When you look at a number of people that we’re working with lived experience that we’re employing that are on our payroll that, and the journey that they come from and some, particularly where I used to, where I worked before there was one person who when we first started, you know I don’t recognise him now from where he started and he’s been on this journey with research and telling his story and building up his skills and building up his confidence and now works full-time. And yeah has come on an amazing journey and it started with somebody saying, “Why don’t you get involved in research?” And skilling people up, skilling him up and building his confidence to speak out and collect interview data and being involved in writing. And that journey is what you hope we can escalate on a much bigger scale.
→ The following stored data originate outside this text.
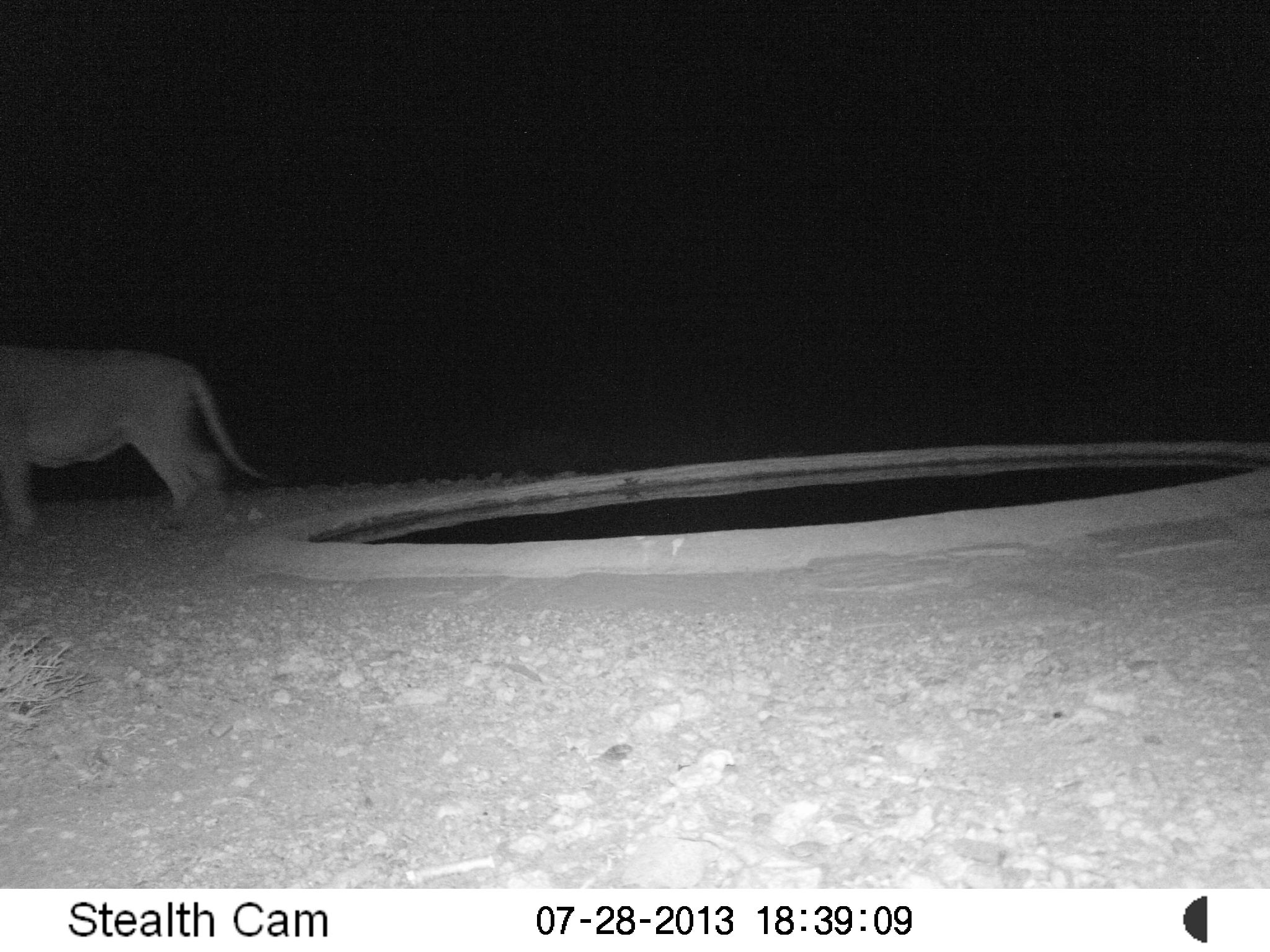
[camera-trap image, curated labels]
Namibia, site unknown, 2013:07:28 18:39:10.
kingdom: Animalia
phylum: Chordata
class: Mammalia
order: Carnivora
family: Felidae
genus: Panthera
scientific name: Panthera leo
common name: lion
So it’s not just about the quality of the research that’s changed; it’s also about the fact that you are helping recovery journeys for individuals with mental health problems and their families and providing something else in their life and building up their skill base, etc. and their confidence in doing it. So there are two benefits in this benefits for the individual, benefits for me personally and the team personally because we get an awful lot out of working with this group.

And then obviously our quality of the research as well.

Obviously we all use our experience in everything we do and you can’t completely lose any of your identities but essentially there are some people that wear it on their sleeve and other people that don’t.

And I think within our organisation we have some posts that explicitly say, “You have to be a mental health service user to have this job. We won’t be, we can’t appoint you if you don’t.” And we have had the discussion with some people, not currently people that are working with us but people that have been advising us and various different people that we engage with and finding out from other teams [coughs]. So we’ve had conversations, we had a day where we brought people with lived experience together that have got substantial roles in terms of research and asked them about some of the challenges. And one of the things they said is that sometimes it’s really uncomfortable to have a service user researcher on your name badge: “I just want to be a researcher. I’m the same as everybody else here. I happen to be that too and I’m quite happy to talk about it and use that experience but why should I be singled out as different to the person next to me, they’re a researcher.”

So for us involvement is about where we’re taking people with a particular expertise, which in our case is living with a mental health problem or supporting somebody who lives with a mental health problem. So they have particular expertise through lived experience of that journey. And involvement to us is involving that expertise and the people with that expertise in research. And that involvement can happen on lots of different levels and so in any project we have to look at what’s appropriate and what kind of roles we can support involvement within. But the essence of it in every role it’s the combination of having lived the life as it were, either in the role of family or in the role as, you know person living with a mental health problem, obviously people call it different things. But it’s that expertise that you’re bringing into a research team, into a research project.